### Exercício escrito a
Reúna todas as linhas dos registos que contêm a palavra «Each».

### Excerto da página
◆ ◆ ◆

Quando pensamos em Joseph Conrad somos levados a pensar nos personagens interpretados por Marlon Brando e por Martin Sheen em «Apocaplipse Now», verdadeiros paradigmas de um tipo de demência muito presente em todos os seus romances e novelas e característicos de quem entra em conflito com a realidade.
Os vários contos de «Histórias Inquietas», que Conrad publicou em 1898, confirmam essa ilação apesar de todos os seus personagens pouco terem em comum na classe, na nacionalidade ou na idade a que se associam.
«Karain: uma recordação» foi a terceira história escrita pelo autor e evoca os seus tempos de navegação em navios de carga pelos mares do Extremo Oriente.
Karain é um chefe malaio, que se torna amigo do narrador e lhe dá sobejas provas de consideração nos negócios entre ambos transaccionados, normalmente armas para as disputas com os pequenos estados vizinhos. No entanto o que mais o define é o medo permanente pelo fantasma de um amigo a quem jurara ajudar na vingança contra a irmã e o holandês com quem ela partira para desonra da sua família muçulmana.

◆ ◆ ◆

### Listagem de dados
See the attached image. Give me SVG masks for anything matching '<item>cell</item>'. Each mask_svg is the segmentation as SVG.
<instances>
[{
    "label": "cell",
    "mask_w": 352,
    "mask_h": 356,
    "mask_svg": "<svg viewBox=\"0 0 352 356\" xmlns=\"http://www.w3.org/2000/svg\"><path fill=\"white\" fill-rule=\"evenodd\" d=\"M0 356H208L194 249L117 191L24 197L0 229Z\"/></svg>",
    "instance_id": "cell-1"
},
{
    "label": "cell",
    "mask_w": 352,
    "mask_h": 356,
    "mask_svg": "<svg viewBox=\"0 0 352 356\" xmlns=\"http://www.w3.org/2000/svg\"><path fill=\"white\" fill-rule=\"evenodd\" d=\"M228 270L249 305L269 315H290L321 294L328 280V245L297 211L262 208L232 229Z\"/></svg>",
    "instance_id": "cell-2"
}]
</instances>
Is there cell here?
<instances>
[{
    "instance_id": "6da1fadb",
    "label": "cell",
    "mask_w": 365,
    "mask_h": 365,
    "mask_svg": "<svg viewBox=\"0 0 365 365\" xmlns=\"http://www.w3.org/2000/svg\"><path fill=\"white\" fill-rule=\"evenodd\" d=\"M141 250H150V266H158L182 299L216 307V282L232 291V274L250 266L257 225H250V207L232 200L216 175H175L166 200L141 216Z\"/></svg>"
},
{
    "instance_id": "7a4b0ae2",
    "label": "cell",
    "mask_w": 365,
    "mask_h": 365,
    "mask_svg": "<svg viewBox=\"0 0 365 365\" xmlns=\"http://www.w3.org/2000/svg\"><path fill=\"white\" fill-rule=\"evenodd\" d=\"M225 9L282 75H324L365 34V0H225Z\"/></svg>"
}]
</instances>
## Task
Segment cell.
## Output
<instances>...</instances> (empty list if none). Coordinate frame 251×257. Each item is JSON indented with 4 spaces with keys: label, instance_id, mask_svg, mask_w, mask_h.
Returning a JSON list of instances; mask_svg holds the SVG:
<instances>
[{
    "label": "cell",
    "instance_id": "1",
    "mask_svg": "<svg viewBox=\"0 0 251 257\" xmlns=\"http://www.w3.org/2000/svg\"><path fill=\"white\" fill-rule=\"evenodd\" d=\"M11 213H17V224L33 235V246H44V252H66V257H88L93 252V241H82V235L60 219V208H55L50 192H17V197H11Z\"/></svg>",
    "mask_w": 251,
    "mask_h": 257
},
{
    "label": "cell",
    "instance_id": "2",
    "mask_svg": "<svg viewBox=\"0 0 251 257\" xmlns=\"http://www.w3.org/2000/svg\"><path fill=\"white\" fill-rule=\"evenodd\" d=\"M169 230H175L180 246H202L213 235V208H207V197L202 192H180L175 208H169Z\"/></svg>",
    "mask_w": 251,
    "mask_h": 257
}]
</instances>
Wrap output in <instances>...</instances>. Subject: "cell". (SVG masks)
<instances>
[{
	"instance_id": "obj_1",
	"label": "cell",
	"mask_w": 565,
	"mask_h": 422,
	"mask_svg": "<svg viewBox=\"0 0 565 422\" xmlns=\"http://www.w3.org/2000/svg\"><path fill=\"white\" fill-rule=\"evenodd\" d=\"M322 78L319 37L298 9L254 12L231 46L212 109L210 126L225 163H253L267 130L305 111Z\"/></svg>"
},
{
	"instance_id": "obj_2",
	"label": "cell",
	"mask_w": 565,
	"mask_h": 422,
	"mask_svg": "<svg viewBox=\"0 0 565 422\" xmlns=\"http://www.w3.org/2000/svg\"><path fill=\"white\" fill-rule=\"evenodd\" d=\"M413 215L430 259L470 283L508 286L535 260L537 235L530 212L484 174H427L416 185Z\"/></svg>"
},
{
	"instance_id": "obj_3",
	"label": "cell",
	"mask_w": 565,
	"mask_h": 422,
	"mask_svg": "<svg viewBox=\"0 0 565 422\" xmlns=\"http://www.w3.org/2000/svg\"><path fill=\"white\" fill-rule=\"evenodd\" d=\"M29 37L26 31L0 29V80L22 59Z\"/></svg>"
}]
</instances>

◆ ◆ ◆

### Exercício escrito b
Imprima na íntegra, sem qualquer alteração, o texto sobre as «Histórias Inquietas» de Conrad.

### Resposta correta a
See the attached image. Give me SVG masks for anything matching '<item>cell</item>'. Each mask_svg is the segmentation as SVG.
<instances>...</instances> (empty list if none). Coordinate frame 251×257. Each item is JSON indented with 4 spaces with keys: label, instance_id, mask_svg, mask_w, mask_h.

### Resposta correta b
Quando pensamos em Joseph Conrad somos levados a pensar nos personagens interpretados por Marlon Brando e por Martin Sheen em «Apocaplipse Now», verdadeiros paradigmas de um tipo de demência muito presente em todos os seus romances e novelas e característicos de quem entra em conflito com a realidade.
Os vários contos de «Histórias Inquietas», que Conrad publicou em 1898, confirmam essa ilação apesar de todos os seus personagens pouco terem em comum na classe, na nacionalidade ou na idade a que se associam.
«Karain: uma recordação» foi a terceira história escrita pelo autor e evoca os seus tempos de navegação em navios de carga pelos mares do Extremo Oriente.
Karain é um chefe malaio, que se torna amigo do narrador e lhe dá sobejas provas de consideração nos negócios entre ambos transaccionados, normalmente armas para as disputas com os pequenos estados vizinhos. No entanto o que mais o define é o medo permanente pelo fantasma de um amigo a quem jurara ajudar na vingança contra a irmã e o holandês com quem ela partira para desonra da sua família muçulmana.